(Records from a data source)
↓

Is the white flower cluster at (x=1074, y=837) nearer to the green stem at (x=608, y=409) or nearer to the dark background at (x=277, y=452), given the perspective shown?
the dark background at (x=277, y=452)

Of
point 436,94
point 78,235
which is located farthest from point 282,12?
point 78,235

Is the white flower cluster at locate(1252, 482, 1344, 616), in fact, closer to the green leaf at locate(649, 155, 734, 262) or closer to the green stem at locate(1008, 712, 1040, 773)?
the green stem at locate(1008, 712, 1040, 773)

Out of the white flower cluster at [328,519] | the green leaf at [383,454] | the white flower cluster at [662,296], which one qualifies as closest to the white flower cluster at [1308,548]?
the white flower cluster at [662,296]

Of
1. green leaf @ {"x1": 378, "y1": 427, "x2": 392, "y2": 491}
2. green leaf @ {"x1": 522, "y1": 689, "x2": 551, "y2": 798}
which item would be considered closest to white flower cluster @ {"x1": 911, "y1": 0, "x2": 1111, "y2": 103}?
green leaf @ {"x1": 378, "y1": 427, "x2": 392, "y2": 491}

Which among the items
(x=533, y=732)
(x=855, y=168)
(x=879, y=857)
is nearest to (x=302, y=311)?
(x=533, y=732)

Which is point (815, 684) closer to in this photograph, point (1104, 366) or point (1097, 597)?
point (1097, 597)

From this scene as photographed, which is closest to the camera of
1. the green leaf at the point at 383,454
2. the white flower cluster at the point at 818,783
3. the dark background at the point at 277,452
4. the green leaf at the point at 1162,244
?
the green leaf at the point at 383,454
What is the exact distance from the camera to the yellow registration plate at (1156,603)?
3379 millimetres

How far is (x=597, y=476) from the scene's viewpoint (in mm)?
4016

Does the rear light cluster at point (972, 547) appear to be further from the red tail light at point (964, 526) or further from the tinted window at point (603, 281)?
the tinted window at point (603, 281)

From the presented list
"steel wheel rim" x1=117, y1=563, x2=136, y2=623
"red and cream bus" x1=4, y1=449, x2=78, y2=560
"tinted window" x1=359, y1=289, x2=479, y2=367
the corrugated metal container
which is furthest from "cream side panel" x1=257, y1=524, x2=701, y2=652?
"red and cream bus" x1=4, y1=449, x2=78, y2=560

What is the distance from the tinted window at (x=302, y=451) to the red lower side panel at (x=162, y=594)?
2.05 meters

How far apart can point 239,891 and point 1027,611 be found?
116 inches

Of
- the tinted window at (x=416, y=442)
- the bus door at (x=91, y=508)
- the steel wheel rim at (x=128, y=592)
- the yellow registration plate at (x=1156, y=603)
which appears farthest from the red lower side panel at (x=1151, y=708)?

↑

Can you output every line of the records above as a JSON list of strings, one string per line, skipping the blank lines?

ANSWER TO THE TASK
[
  "Is the white flower cluster at (x=1074, y=837) nearer to the green stem at (x=608, y=409) or nearer to the dark background at (x=277, y=452), given the perspective shown?",
  "the dark background at (x=277, y=452)",
  "Of",
  "point 436,94",
  "point 78,235",
  "which is located farthest from point 282,12?",
  "point 78,235",
  "Is the white flower cluster at locate(1252, 482, 1344, 616), in fact, closer to the green leaf at locate(649, 155, 734, 262) or closer to the green stem at locate(1008, 712, 1040, 773)?",
  "the green stem at locate(1008, 712, 1040, 773)",
  "Out of the white flower cluster at [328,519] | the green leaf at [383,454] | the white flower cluster at [662,296], which one qualifies as closest to the white flower cluster at [1308,548]?",
  "the white flower cluster at [662,296]",
  "Of",
  "1. green leaf @ {\"x1\": 378, \"y1\": 427, \"x2\": 392, \"y2\": 491}",
  "2. green leaf @ {\"x1\": 522, \"y1\": 689, \"x2\": 551, \"y2\": 798}",
  "which item would be considered closest to white flower cluster @ {\"x1\": 911, \"y1\": 0, \"x2\": 1111, \"y2\": 103}?",
  "green leaf @ {\"x1\": 378, \"y1\": 427, \"x2\": 392, \"y2\": 491}",
  "Which among the items",
  "(x=533, y=732)",
  "(x=855, y=168)",
  "(x=879, y=857)",
  "is nearest to (x=302, y=311)?",
  "(x=533, y=732)",
  "Which is point (815, 684) closer to in this photograph, point (1104, 366) or point (1097, 597)?",
  "point (1097, 597)",
  "From this scene as photographed, which is closest to the camera of",
  "1. the green leaf at the point at 383,454",
  "2. the white flower cluster at the point at 818,783",
  "3. the dark background at the point at 277,452",
  "4. the green leaf at the point at 1162,244",
  "?",
  "the green leaf at the point at 383,454",
  "What is the exact distance from the camera to the yellow registration plate at (1156,603)?",
  "3379 millimetres",
  "How far is (x=597, y=476) from the scene's viewpoint (in mm)?",
  "4016",
  "Does the rear light cluster at point (972, 547) appear to be further from the red tail light at point (964, 526) or further from the tinted window at point (603, 281)?",
  "the tinted window at point (603, 281)",
  "From the presented list",
  "\"steel wheel rim\" x1=117, y1=563, x2=136, y2=623",
  "\"red and cream bus\" x1=4, y1=449, x2=78, y2=560",
  "\"tinted window\" x1=359, y1=289, x2=479, y2=367",
  "the corrugated metal container",
  "which is furthest from \"cream side panel\" x1=257, y1=524, x2=701, y2=652?",
  "\"red and cream bus\" x1=4, y1=449, x2=78, y2=560",
  "What is the distance from the tinted window at (x=302, y=451) to the red lower side panel at (x=162, y=594)?",
  "2.05 meters",
  "How far apart can point 239,891 and point 1027,611 be found?",
  "116 inches",
  "Of",
  "- the tinted window at (x=416, y=442)",
  "- the bus door at (x=91, y=508)",
  "- the steel wheel rim at (x=128, y=592)",
  "- the yellow registration plate at (x=1156, y=603)",
  "which appears farthest from the red lower side panel at (x=1151, y=708)?"
]